Si la Société de secours était maîtresse en cette occurrence, je crois bien savoir ce qu’elle ferait; elle estimerait que c’est une sage économie de dépenser de l’argent à pourvoir le soldat d’un équipement supérieur, et que cela vaut mieux que d’avoir à payer des journées d’hôpital. Il est peu probable qu’elle soit jamais appelée à donner son avis sur cette question, où elle apporterait sa compassion et sa clairvoyance; elle n’a pas du reste le temps de chômer, car nos expéditions lointaines ne lui ont pas épargné la besogne depuis quelques années. Cette besogne cependant ne lui a pas suffi, elle en a recherché une autre, plus large, plus humaine, car elle a dépassé les bornes de la patrie. Elle s’est souvenue que la convention de Genève était internationale et que les sociétés qui s’y rattachent revêtaient le même caractère. Elle a pensé qu’elle se devait à ceux qui souffrent des maux de la guerre, même lorsque la guerre, inique en son principe, a été provoquée par eux. Elle a sagement agi. Elle n’a pas oublié qu’en nos heures de détresse l’Angleterre était venue à notre aide, et elle lui en a témoigné sa gratitude.

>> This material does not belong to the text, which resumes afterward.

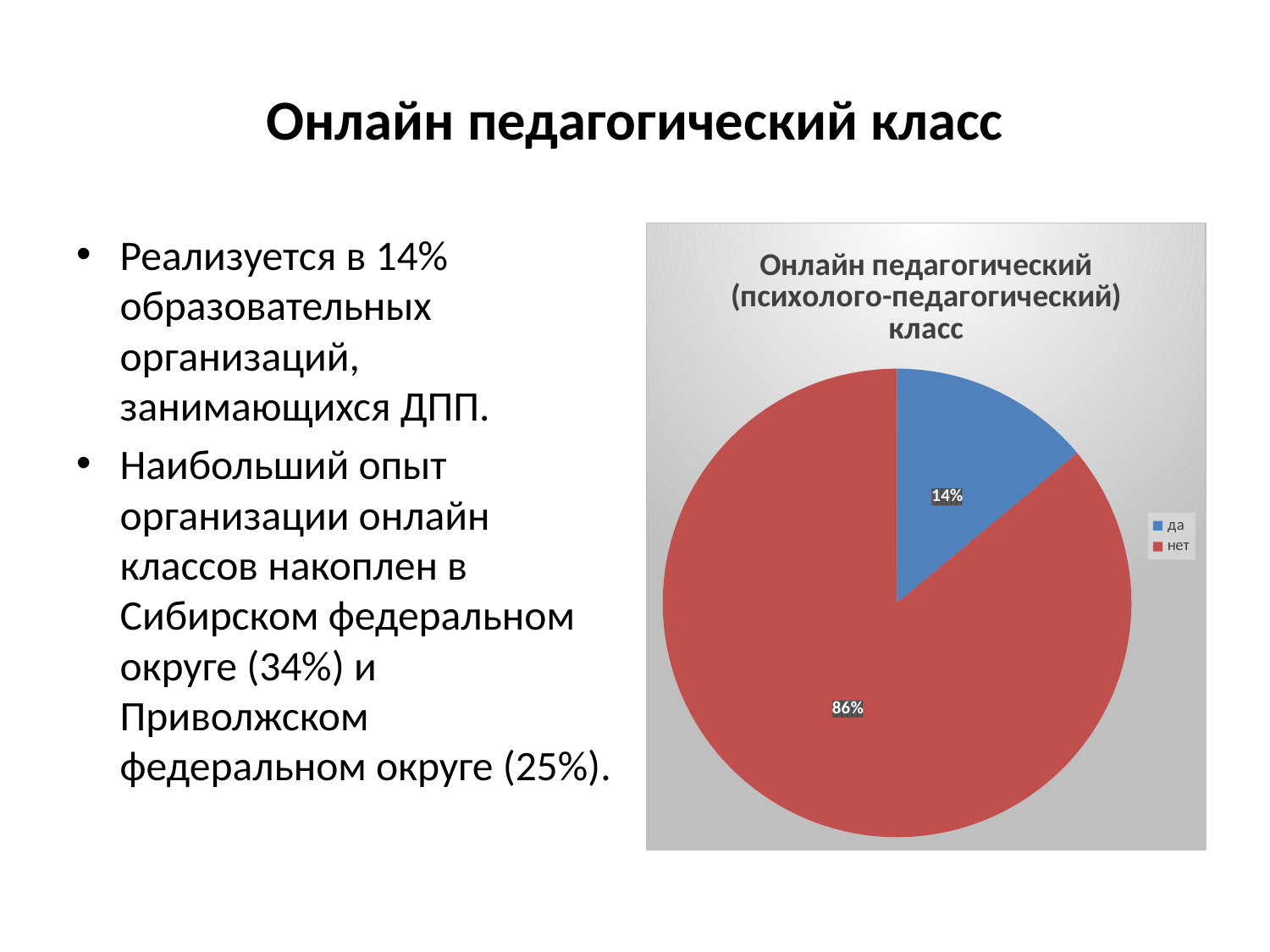
What colour is the "да" slice in the pie chart? blue Which slice is the smallest in the pie chart? да How many entries does the legend list? 2 What is the difference between the "нет" and "да" shares? 72% How many slices does the pie chart have? 2 What share of the pie does the "да" slice represent? 14% What is the title of the chart? Онлайн педагогический (психолого-педагогический) класс What kind of chart is shown on the slide? pie chart Which slice is the largest in the pie chart? нет Which is larger, the "да" slice or the "нет" slice? нет What share of the pie does the "нет" slice represent? 86%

Au mois de novembre 1849, j’étais à Alexandrie, en visite chez le colonel Gallis, qui entourait la ville de fortifications. Il parlait de ses travaux avec maussaderie et disait : « Tout ce que je fais là sera pour les Anglais. » Il avait vu juste. L’Angleterre, ayant pris l’Indoustan pour garantir ses possessions du Bengale, devait s’emparer de l’Egypte, devenue la route de Mer-Rouge par le percement de l’isthme de Suez, afin de mieux assurer la sécurité des Indes; il lui convenait de ne laisser à personne la clef de sa maison, et elle l’a mise dans sa poche. Pour parvenir à ce résultat, l’action diplomatique ne fut point compliquée. On bombarda Alexandrie, ce qui fut une abomination ; on livra un semblant de bataille à Tell-el-Kébir, et le tour fut joué. On se rendit maître, sans grand péril, de la terre des

  1. On dirait que la grande préoccupation du soldat en campagne est bien moins la recherche de la gloire que la recherche du pain. Lisez les Cahiers du capitaine Cogniet, le simple pousse-cailloux; la Campagne de France, par Goethe, l’ami des princes: the Autobiography of sergeant William Lawrence, le grenadier anglais qui, de la bataille de Waterloo, ne se rappelle que la conquête d’un jambon.